*EXERCISE MATERIALS*:
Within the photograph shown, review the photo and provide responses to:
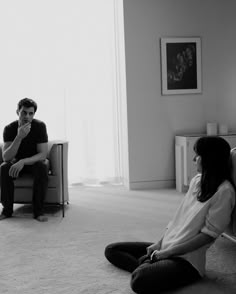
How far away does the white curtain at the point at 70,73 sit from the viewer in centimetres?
534

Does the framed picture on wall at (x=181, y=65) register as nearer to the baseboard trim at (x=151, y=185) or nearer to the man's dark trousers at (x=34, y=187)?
the baseboard trim at (x=151, y=185)

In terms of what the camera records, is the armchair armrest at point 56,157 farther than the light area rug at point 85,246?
Yes

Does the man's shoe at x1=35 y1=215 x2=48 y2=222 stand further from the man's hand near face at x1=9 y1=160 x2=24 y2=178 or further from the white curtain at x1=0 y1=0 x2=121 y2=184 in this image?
the white curtain at x1=0 y1=0 x2=121 y2=184

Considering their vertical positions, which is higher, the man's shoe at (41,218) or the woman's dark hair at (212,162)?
the woman's dark hair at (212,162)

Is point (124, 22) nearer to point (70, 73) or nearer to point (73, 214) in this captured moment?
point (70, 73)

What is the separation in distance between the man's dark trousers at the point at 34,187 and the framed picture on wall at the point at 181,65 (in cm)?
205

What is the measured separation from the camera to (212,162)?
2189 mm

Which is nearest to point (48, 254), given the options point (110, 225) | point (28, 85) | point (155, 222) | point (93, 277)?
point (93, 277)

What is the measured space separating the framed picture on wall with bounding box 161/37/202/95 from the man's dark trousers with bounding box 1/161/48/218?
205cm

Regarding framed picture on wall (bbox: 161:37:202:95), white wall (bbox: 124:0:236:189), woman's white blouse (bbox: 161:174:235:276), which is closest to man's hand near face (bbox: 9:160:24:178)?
white wall (bbox: 124:0:236:189)

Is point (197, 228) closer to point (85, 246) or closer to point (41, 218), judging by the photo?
point (85, 246)

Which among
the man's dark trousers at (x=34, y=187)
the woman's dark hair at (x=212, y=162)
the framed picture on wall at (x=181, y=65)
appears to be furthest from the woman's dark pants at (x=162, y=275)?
the framed picture on wall at (x=181, y=65)

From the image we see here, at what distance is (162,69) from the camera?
523 cm

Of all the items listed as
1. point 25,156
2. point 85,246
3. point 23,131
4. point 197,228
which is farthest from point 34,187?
point 197,228
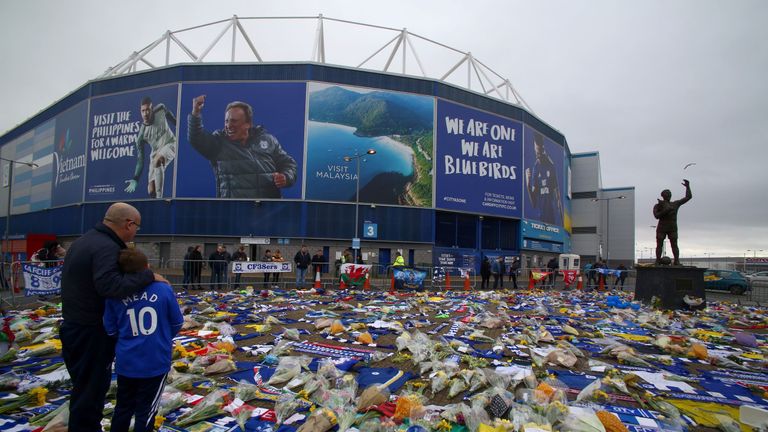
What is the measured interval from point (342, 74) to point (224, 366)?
32.6m

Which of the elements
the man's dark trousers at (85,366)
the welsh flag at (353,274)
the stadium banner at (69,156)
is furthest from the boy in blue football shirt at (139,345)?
the stadium banner at (69,156)

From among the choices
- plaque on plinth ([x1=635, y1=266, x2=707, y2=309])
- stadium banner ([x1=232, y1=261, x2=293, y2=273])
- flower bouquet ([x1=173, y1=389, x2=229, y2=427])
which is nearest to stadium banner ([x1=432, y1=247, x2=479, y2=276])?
stadium banner ([x1=232, y1=261, x2=293, y2=273])

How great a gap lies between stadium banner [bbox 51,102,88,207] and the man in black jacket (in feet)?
148

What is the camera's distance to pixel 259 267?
16688mm

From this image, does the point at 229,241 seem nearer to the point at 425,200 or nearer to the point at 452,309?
the point at 425,200

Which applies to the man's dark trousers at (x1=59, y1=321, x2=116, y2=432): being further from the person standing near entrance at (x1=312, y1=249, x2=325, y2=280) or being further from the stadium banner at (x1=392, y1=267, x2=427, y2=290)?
the stadium banner at (x1=392, y1=267, x2=427, y2=290)

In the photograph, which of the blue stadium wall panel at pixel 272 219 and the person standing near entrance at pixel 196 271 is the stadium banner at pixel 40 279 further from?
the blue stadium wall panel at pixel 272 219

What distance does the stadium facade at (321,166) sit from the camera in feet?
109

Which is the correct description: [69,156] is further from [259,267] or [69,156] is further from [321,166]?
[259,267]

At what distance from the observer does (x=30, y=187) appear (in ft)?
166

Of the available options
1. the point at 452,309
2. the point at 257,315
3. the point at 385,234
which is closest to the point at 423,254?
the point at 385,234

*GIVEN PROBLEM*: Copy the records verbatim, beginning with the line that contains "What is the camera's" and continuing through the end of the records, with both ends included.

*RESPONSE TO THE TASK*:
What is the camera's distance to pixel 259 267?
16688mm

From this image, does the point at 229,241 seem nearer to the point at 425,200 or nearer to the point at 452,309?
the point at 425,200

Which applies to the man's dark trousers at (x1=59, y1=321, x2=116, y2=432): being further from the person standing near entrance at (x1=312, y1=249, x2=325, y2=280) or being further from the stadium banner at (x1=392, y1=267, x2=427, y2=290)?
the stadium banner at (x1=392, y1=267, x2=427, y2=290)

In the photograph, which of the blue stadium wall panel at pixel 272 219 and the person standing near entrance at pixel 196 271 is the stadium banner at pixel 40 279 further from?
the blue stadium wall panel at pixel 272 219

What distance does the stadium facade at (321,166) sit from the camera in feet?
109

Which is the correct description: [69,156] is further from [259,267] or [69,156] is further from [321,166]?
[259,267]

At what distance from the observer does (x=30, y=187) appear (in ft)?
166

Of the available options
1. the point at 452,309
2. the point at 257,315
3. the point at 385,234
which is closest to the point at 423,254?
the point at 385,234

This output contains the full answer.